En Inde, le cannabis est à la fois omniprésent et interdit, sacré et controversé. Ce paradoxe millénaire dit beaucoup sur la complexité d'un pays où l'histoire, la spiritualité et la politique se mêlent autour d'une même plante.

Une plante ancrée dans cinq mille ans d'histoire

L'Inde entretient avec le cannabis l'une des relations les plus anciennes et les plus documentées au monde. Les textes védiques — rédigés il y a environ 3 500 à 5 000 ans — mentionnent le bhang comme l'une des cinq plantes sacrées offrant protection et joie. Dans l'*Atharva Veda*, le cannabis est décrit comme une herbe libératrice de l'anxiété, consommée par les sages et les dieux.

Cette ancienneté culturelle explique pourquoi la plante n'est pas perçue comme une substance étrangère ou subversive, mais comme un élément du paysage quotidien et spirituel.
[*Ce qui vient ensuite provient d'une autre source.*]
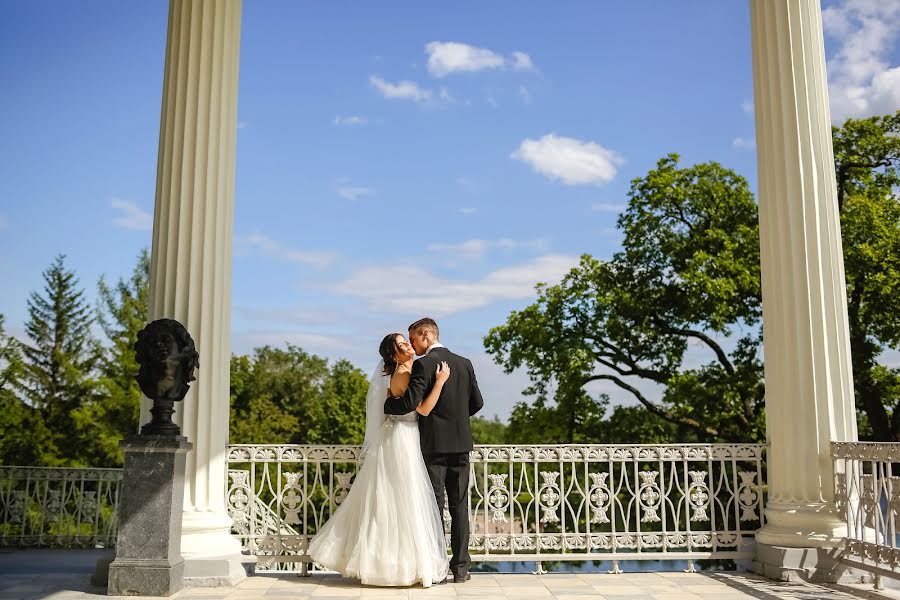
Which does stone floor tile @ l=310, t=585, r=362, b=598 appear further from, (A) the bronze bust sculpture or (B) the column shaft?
(A) the bronze bust sculpture

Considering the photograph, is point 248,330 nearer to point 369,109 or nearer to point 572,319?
point 369,109

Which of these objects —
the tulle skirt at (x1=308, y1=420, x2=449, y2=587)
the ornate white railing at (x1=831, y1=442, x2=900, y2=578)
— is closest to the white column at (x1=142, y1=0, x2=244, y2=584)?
the tulle skirt at (x1=308, y1=420, x2=449, y2=587)

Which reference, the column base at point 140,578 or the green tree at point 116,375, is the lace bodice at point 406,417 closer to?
the column base at point 140,578

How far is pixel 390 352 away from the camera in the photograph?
5.44 metres

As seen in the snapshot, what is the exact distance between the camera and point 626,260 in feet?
66.5

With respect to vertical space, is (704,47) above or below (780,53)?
above

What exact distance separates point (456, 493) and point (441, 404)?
63 centimetres

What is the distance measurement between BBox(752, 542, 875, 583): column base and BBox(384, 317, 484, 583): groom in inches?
83.7

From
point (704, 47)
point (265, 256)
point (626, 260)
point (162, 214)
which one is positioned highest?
point (704, 47)

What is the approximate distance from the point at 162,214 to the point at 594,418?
14.4m

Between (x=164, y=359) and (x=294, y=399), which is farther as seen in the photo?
(x=294, y=399)

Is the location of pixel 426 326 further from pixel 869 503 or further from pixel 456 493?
pixel 869 503

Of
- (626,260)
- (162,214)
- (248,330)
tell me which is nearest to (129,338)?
(248,330)

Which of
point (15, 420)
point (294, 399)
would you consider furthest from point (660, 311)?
point (294, 399)
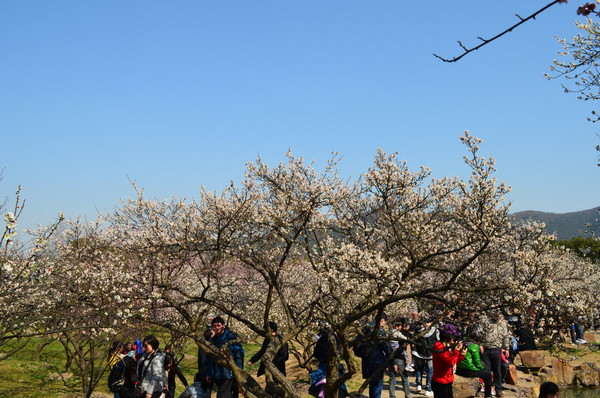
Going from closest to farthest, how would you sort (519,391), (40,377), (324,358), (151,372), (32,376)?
(151,372), (324,358), (519,391), (40,377), (32,376)

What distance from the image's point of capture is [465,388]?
12766 mm

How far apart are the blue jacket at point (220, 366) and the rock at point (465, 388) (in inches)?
236

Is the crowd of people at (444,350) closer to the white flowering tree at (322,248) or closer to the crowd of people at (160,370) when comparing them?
the white flowering tree at (322,248)

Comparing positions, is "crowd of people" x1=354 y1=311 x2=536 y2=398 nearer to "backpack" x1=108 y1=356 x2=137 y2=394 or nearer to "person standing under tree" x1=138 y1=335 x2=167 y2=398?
"person standing under tree" x1=138 y1=335 x2=167 y2=398

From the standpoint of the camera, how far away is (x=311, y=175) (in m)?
12.2

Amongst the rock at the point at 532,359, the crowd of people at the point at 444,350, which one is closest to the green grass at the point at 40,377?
the crowd of people at the point at 444,350

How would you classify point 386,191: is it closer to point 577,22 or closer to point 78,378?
point 577,22

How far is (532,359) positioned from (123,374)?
1483cm

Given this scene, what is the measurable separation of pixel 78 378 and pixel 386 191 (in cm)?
1160

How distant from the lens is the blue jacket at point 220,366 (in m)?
9.36

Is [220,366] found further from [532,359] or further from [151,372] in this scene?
[532,359]

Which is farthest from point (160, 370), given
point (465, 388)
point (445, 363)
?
point (465, 388)

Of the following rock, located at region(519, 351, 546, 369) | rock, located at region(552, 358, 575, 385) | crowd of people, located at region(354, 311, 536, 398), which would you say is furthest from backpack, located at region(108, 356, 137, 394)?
rock, located at region(552, 358, 575, 385)

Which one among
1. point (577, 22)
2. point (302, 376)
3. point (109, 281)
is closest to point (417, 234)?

Le cannabis sauvage — appelé localement *ganja* (fleurs séchées) ou *charas* (résine récoltée à la main) — pousse naturellement dans les contreforts himalayens, au Cachemire, en Himachal Pradesh ou encore dans le Bihar.

Bhang, ganja, charas : trois formes, trois usages

Il est important de distinguer les différentes formes sous lesquelles le cannabis se présente en Inde, car leur statut légal, social et culturel diffère sensiblement.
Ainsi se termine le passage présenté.